Getting Fired

I wasn't exactly heartbroken when I came back from a day in trial and found a voicemail message from a lawyer telling me that he'd been retained by Karen's family to represent her from here on in. I'd been appointed to represent Karen, and I'd already maxed out my fees, so the prospect of spending more time on the case for free wasn't very appealing. If I'm assigned to a case and the client wants to retain a lawyer, God bless.

Still, this one bothered me a bit. Every lawyer who takes assigned cases likes to think that he does just as good a job on those as he does for retained clients. In this case, I knew I hadn't.

Not that Karen had done a good job for herself. She was arrested for obstructing justice -- trying to cover for her boyfriend -- and when they took her to jail, they found some drugs in her purse, which bought her a charge of conveying narcotics into a detention facility, a third-degree felony. She was originally put into the county's early disposition program, which attempts to resolve low-level felonies with a quick plea to an information. That didn't happen; instead, we spent several pretrials before we even got the point of figuring out what she was going to be charged with.

Figuring out what to do with her was another matter. Karen presented well: she was attractive, in her 30's, with a couple kids and a job. And a heroin problem. Drug Court was willing to accept her, but only if she went into inpatient treatment, and for various reasons, that wasn't an option. So at the first real pretrial, after she was indicted, I had the judge refer her for treatment in lieu of conviction. She was on court-supervised release already, and after the pretrial she asked me if she should go over and see her probation officer. I told her to do that.

Later that afternoon, I got a call from her brother, asking if I knew what parking lot her car was in. Huh? It turns out Karen had indeed gone over to see her probation officer, which meant submitting to a drug test. When she went down to take it, they found she'd brought along a jar of somebody else's urine -- eeeeewwwww -- to submit. Of course, she tested positive, and was remanded.

Over the next couple of weeks, I spent time on the phone, at the jail, and over in court talking with Karen, her father, brother, and mother, with the people in drug court (who no longer wanted her), with the probation officer, who was trying to find a residential program for her, and with the judge, trying to convince him to let her out until they did.
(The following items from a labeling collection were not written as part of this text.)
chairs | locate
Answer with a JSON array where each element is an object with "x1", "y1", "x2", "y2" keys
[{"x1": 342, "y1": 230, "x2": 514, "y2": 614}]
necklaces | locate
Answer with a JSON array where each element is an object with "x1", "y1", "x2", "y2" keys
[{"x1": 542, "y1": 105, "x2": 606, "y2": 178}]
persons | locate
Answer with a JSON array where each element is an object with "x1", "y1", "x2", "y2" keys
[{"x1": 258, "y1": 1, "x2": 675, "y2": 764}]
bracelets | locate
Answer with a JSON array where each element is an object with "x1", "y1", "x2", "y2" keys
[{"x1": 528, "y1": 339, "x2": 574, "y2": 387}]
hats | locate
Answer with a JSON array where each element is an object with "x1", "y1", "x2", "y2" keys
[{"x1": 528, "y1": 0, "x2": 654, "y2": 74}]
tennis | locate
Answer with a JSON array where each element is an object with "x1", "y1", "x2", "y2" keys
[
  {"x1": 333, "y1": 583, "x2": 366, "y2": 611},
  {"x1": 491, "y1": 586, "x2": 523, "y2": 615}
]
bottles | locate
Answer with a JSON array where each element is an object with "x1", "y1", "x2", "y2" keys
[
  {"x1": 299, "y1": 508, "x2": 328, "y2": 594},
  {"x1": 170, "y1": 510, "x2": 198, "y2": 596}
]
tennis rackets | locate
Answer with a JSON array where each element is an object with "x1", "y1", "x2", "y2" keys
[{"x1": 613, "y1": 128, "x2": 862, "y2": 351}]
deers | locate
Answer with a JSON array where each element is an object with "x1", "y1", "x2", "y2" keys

I talked him into doing that, but he called me late in the afternoon and told me that after checking with the probation officer, he'd changed his mind: she had to stay there until they found a place for her.

And that was it. The family called me several times while I was in trial, but I didn't call them back. And then I got word that the new lawyer had gotten her into a facility, and was taking over the case.
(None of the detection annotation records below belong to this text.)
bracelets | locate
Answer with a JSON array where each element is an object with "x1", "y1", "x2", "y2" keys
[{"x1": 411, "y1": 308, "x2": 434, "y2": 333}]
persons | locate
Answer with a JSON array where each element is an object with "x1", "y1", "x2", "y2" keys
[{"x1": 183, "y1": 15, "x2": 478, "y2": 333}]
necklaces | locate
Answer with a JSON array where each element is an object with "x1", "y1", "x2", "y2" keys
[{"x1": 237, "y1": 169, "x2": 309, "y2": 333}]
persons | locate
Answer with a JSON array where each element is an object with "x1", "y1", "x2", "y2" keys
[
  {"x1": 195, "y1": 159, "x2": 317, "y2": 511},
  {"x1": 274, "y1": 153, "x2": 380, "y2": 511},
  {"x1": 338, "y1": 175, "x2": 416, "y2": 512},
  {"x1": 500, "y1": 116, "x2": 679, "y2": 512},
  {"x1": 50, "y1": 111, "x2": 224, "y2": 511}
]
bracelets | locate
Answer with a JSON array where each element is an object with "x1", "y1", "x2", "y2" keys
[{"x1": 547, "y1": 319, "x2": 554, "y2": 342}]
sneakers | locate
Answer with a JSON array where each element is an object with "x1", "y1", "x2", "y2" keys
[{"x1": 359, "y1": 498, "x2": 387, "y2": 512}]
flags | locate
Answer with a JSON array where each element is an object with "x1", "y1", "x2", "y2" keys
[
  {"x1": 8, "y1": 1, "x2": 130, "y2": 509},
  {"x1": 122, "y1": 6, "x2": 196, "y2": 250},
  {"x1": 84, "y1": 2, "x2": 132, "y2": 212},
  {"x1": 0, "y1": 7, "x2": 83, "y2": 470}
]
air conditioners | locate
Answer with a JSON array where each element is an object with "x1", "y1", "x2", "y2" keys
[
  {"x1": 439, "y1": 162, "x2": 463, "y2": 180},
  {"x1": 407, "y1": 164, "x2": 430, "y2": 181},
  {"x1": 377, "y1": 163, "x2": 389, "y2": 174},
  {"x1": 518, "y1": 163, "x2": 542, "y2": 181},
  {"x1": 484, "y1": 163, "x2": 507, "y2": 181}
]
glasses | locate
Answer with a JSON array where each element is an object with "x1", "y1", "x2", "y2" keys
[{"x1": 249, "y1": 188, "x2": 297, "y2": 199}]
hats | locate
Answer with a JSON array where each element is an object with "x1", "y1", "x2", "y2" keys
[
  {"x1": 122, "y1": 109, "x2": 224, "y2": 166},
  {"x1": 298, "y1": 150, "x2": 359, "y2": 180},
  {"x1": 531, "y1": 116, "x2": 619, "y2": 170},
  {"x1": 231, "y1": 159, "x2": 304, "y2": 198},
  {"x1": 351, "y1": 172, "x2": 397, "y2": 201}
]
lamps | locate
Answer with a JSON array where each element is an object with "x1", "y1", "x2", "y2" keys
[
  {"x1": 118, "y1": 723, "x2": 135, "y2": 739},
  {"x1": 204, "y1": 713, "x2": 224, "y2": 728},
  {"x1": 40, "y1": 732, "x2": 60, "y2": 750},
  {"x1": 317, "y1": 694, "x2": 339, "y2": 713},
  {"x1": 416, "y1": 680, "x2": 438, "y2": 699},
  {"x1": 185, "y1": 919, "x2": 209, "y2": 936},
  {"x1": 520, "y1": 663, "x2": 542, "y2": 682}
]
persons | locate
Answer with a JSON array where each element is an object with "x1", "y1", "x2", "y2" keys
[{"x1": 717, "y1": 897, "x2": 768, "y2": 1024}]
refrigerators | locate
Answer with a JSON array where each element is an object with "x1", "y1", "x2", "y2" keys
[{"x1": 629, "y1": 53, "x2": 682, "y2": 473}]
At first I figured that while I have a number of jobs as an attorney, getting a client into a treatment bed isn't one of them. On the other hand, the other lawyer had made it his job to do that. On the third hand, that's what he'd gotten paid to do, which is where we get into the trouble area. As you may have guessed, it's not like I spend large amounts of my time playing Scrabble on my iPhone. I'm also a sole practitioner, with nothing other than a receptionist to answer my phone; I can't pawn off the job of checking with various drug treatment facilities on my associate, paralegal, or even secretary. There's a lot of scutwork to be done in practicing law, and the problem with practicing law like a lot of solo practitioners do is that if you don't do it, it doesn't get done.
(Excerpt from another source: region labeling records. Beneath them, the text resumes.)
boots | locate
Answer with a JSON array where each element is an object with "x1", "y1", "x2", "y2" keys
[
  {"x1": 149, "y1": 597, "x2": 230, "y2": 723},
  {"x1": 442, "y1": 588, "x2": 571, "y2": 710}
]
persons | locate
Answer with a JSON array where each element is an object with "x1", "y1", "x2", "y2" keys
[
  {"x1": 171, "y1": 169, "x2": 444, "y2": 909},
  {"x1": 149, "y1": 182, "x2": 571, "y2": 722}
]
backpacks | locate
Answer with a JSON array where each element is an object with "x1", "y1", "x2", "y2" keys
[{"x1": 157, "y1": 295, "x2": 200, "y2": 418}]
If that sounds like rationalization, it is and it isn't. Criminal law, in both its trial and appellate varieties, is about as deadline-driven as any job you'll find, and you develop a system of triage: what's most important gets done first. At the same time I could have been trying to find a treatment bed for Karen, I was writing one brief trying to keep a 24-year-old woman from being deported and permanently separated from her husband and 3-year-old son, another brief trying to get a client's rape conviction reversed, and preparing for trial in another rape case where the client -- the same one as in the appeal, but that's another story -- was looking at a 10-to-life sentence. The last two were both appointed cases -- see "Another story," supra -- where my eventual rate of compensation will work out to something along the lines of $30 an hour. If I'm lucky. And just to show that I'm not a complete slug when it comes to appointed case, the appellate brief was 25 pages with 49 -- count'em 49 -- case cites, and one of the best I've done, and when I walked into the trial I had a file with every document of interest separately tabbed and a notebook containing the outline of my anticipated cross for each of the State's key witnesses.

But you know what? If somebody had walked in during that time and said, "My daughter just got locked up for dropping a dirty urine, and I need you to get her into a treatment program so she doesn't sit in jail," and plunked 25 Benjamins down on my desk, I would've found the time to do it.

That's what bothers me. Not a lot, mind you. But it bothers me.